The same engines or machines that generate spam – bots – are now sending those bots into banks to scour for ways inside the vault. Spam, the obnoxious stuff that everyone expects to be filtered out by “junk mail” filters, has become the Trojan horse of choice among cyber criminals. The BBC recently conducted a research project looking at the internet address blocks used by 12 of Britain’s most well-known and well-established financial institutions. In the course of their research, they discovered that in 2013 alone, there were more than 20 incidents within British banking networks involving malicious activity, despite banks having some of the strongest defenses against cyber-attacks (Source: http://www.bbc.co.uk/news/business-25336448).
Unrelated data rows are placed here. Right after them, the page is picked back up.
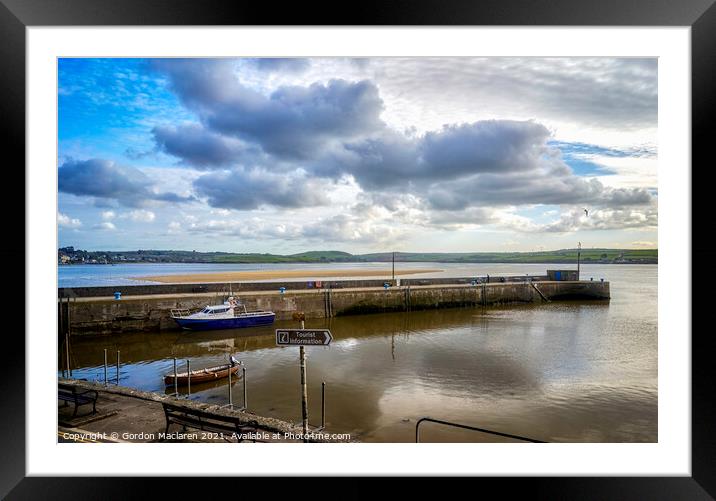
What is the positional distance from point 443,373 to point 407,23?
6968 mm

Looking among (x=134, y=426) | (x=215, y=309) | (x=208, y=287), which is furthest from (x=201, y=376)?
(x=208, y=287)

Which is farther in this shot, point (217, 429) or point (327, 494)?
point (217, 429)

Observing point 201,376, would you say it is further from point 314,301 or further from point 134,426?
point 314,301

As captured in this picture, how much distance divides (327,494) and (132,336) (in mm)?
11641

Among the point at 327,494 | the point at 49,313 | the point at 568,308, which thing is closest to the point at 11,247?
the point at 49,313

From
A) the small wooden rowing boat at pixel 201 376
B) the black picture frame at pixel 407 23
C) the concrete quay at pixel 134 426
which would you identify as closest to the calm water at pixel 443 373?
the small wooden rowing boat at pixel 201 376

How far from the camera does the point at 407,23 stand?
263 centimetres

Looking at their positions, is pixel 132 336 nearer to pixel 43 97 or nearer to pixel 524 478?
pixel 43 97

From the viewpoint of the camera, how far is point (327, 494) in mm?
2598

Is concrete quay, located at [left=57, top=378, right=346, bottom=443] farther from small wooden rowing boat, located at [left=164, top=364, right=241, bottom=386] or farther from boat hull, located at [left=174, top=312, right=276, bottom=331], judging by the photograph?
boat hull, located at [left=174, top=312, right=276, bottom=331]

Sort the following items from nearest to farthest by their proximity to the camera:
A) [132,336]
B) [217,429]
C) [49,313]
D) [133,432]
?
[49,313], [217,429], [133,432], [132,336]

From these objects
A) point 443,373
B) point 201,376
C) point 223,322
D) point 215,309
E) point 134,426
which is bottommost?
point 443,373

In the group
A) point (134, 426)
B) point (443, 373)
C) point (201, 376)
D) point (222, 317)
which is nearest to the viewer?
point (134, 426)

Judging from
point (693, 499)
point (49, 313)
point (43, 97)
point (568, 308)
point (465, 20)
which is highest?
point (465, 20)
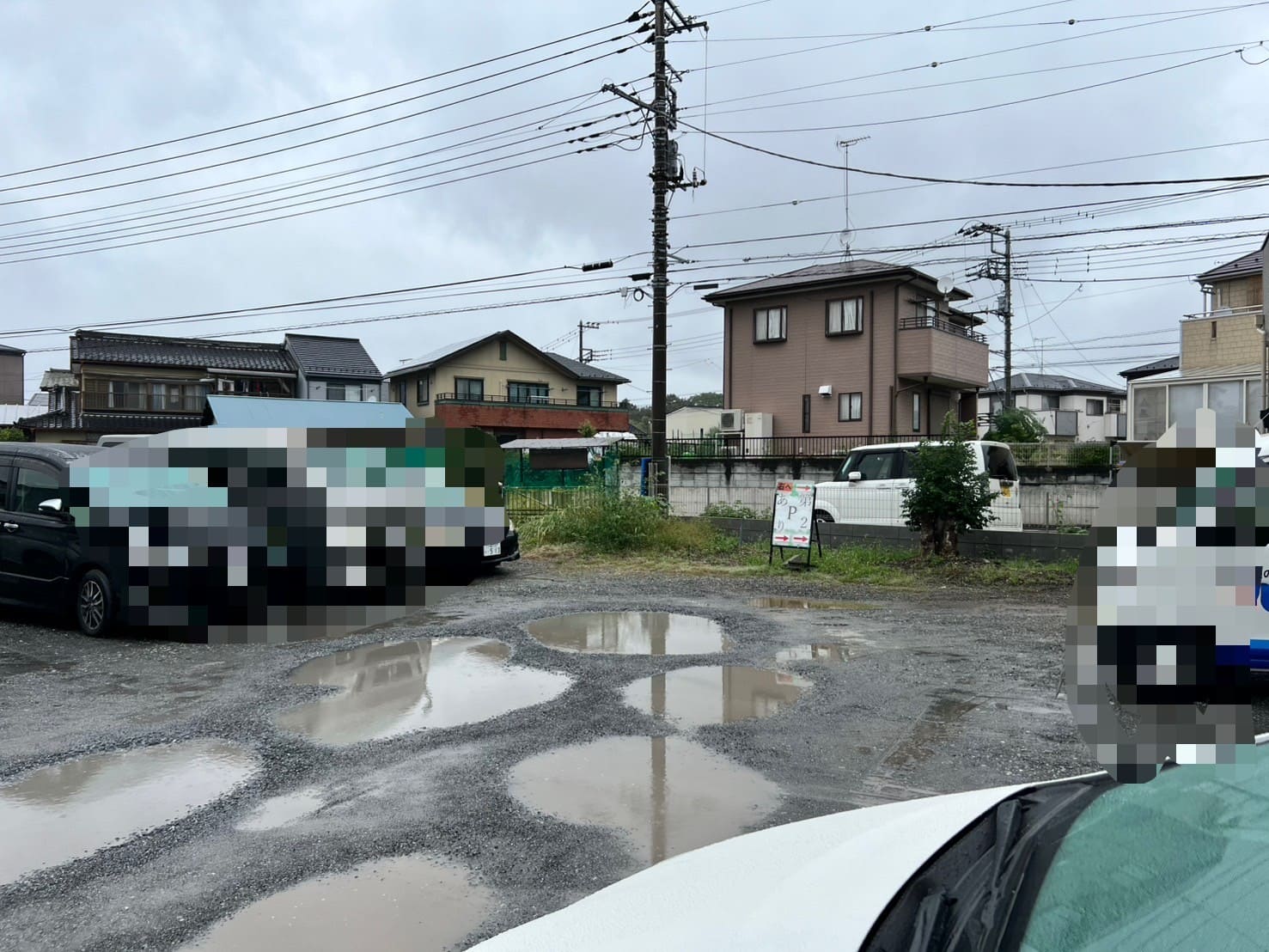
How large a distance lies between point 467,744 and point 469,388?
34.6 metres

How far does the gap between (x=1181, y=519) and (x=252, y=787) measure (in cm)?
368

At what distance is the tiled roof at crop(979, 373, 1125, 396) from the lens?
143 feet

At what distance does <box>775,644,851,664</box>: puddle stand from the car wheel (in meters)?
5.27

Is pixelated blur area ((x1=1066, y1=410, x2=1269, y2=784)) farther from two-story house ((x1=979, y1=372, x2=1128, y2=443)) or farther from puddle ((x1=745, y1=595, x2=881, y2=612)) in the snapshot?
two-story house ((x1=979, y1=372, x2=1128, y2=443))

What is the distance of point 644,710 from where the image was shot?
486 cm

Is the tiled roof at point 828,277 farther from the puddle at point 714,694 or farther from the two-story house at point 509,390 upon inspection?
the puddle at point 714,694

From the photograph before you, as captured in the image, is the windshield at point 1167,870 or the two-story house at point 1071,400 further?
the two-story house at point 1071,400

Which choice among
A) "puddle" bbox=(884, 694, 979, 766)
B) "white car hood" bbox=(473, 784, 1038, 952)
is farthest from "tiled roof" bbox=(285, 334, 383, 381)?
"white car hood" bbox=(473, 784, 1038, 952)

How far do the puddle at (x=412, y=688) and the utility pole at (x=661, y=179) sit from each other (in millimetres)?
8397

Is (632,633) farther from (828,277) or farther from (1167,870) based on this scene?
(828,277)

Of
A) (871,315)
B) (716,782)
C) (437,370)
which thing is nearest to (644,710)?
(716,782)

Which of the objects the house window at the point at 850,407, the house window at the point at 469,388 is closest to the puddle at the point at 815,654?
the house window at the point at 850,407

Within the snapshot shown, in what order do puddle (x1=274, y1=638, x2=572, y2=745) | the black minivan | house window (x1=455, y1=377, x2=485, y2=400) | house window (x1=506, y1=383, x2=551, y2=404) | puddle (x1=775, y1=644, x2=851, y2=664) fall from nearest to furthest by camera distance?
puddle (x1=274, y1=638, x2=572, y2=745), puddle (x1=775, y1=644, x2=851, y2=664), the black minivan, house window (x1=455, y1=377, x2=485, y2=400), house window (x1=506, y1=383, x2=551, y2=404)

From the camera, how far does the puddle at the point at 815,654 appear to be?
617 cm
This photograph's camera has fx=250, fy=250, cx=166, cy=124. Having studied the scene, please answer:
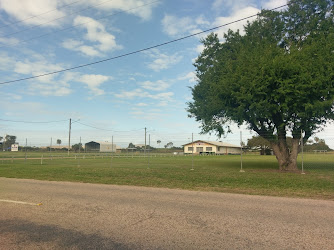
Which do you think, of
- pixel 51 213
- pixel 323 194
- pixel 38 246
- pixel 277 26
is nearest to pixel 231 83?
pixel 277 26

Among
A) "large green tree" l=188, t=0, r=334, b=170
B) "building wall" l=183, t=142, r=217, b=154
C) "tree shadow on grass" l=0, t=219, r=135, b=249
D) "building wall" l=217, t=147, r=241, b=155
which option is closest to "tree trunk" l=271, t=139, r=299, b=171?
"large green tree" l=188, t=0, r=334, b=170

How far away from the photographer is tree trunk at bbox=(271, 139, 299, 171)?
19.4 m

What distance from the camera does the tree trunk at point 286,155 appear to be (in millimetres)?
19406

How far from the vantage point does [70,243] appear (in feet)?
13.6

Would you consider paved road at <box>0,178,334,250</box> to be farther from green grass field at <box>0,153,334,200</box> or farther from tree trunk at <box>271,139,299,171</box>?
tree trunk at <box>271,139,299,171</box>

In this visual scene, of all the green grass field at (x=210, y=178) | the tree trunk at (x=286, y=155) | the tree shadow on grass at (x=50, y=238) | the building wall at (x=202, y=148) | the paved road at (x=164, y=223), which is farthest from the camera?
the building wall at (x=202, y=148)

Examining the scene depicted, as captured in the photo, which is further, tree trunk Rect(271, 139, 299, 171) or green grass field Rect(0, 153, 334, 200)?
tree trunk Rect(271, 139, 299, 171)

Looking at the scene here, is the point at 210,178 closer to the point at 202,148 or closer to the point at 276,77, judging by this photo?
the point at 276,77

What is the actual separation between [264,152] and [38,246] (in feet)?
216

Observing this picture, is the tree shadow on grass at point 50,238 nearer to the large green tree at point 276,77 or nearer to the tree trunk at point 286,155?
the large green tree at point 276,77

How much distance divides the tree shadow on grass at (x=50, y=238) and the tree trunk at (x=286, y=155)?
723 inches

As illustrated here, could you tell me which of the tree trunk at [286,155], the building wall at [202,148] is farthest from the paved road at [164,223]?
the building wall at [202,148]

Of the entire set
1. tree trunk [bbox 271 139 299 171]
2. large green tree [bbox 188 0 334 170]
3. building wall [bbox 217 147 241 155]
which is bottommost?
building wall [bbox 217 147 241 155]

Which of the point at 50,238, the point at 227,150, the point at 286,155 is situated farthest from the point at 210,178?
the point at 227,150
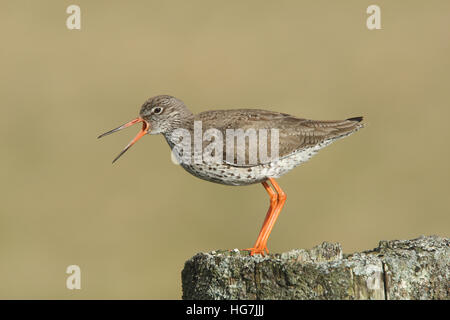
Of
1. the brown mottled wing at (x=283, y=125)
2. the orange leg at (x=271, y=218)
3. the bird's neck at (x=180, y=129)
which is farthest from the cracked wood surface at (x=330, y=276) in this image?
the bird's neck at (x=180, y=129)

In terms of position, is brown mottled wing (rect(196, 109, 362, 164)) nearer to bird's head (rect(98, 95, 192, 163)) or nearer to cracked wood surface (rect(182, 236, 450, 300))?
bird's head (rect(98, 95, 192, 163))

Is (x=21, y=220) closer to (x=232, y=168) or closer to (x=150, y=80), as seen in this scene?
(x=150, y=80)

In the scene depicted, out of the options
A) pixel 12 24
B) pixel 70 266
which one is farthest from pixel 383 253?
pixel 12 24

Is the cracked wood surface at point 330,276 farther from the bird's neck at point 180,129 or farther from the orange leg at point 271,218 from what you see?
the bird's neck at point 180,129

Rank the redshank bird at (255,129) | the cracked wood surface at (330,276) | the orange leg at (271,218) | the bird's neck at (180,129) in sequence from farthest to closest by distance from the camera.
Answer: the bird's neck at (180,129), the redshank bird at (255,129), the orange leg at (271,218), the cracked wood surface at (330,276)

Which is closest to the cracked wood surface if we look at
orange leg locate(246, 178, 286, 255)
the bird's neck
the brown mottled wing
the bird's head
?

How Cyber Crooks are Cracking the Vault
Inside sources say that banking employee machines are routinely infected by malware. Multiple sources indicate that viruses, spam and other malicious messages regularly appear on banks’ corporate networks, most likely as a result of an employee or contractor encountering a bogus and booby-trapped email attachment, visiting an infected site, and (most likely) being enrolled in a “botnet” (a dragnet of hijacked computers used to mine a corporation’s computer systems). OpenDNS recently gathered statistics that suggest as many as 900 botnets were active in late 2013. The damage that can be wreaked through botnet breaches has many experts deeply concerned given that, “… as banks develop their controls in line with new criminal methodologies, new techniques will emerge”.
What Can Banks Do?
Banks are at the center of data security concerns. The information they gather intersects legal boundaries, intellectual property, and government regulations. To keep abreast of every potential security threat or virus is a virtually insurmountable feat, but, through data encryption – at rest and in the cloud – banking institutions could create a stronger security program than they may be currently using.
Studies show that institutions from finance to healthcare have high amounts of BYOD usage and often lack sufficiently strident data security policies for accessing data outside of corporate networks. Government-grade (FIPS 140-2 validated) data encryption solutions are recommended for all devices used to access and store data, be they BYOD (laptops, smartphones, tablets), as well as devices managed through an enterprise’s network (i.e., desktop computers). If the worst-case scenario should unfold, and a portable device carrying personally identifiable information (PII) is lost or stolen, data encryption via SEDs, for example, protects the encryption key by deleting it each time it is accessed, not storing it in the OS or network, and encrypting the encryption key independently – whether or not the company network is able to access it.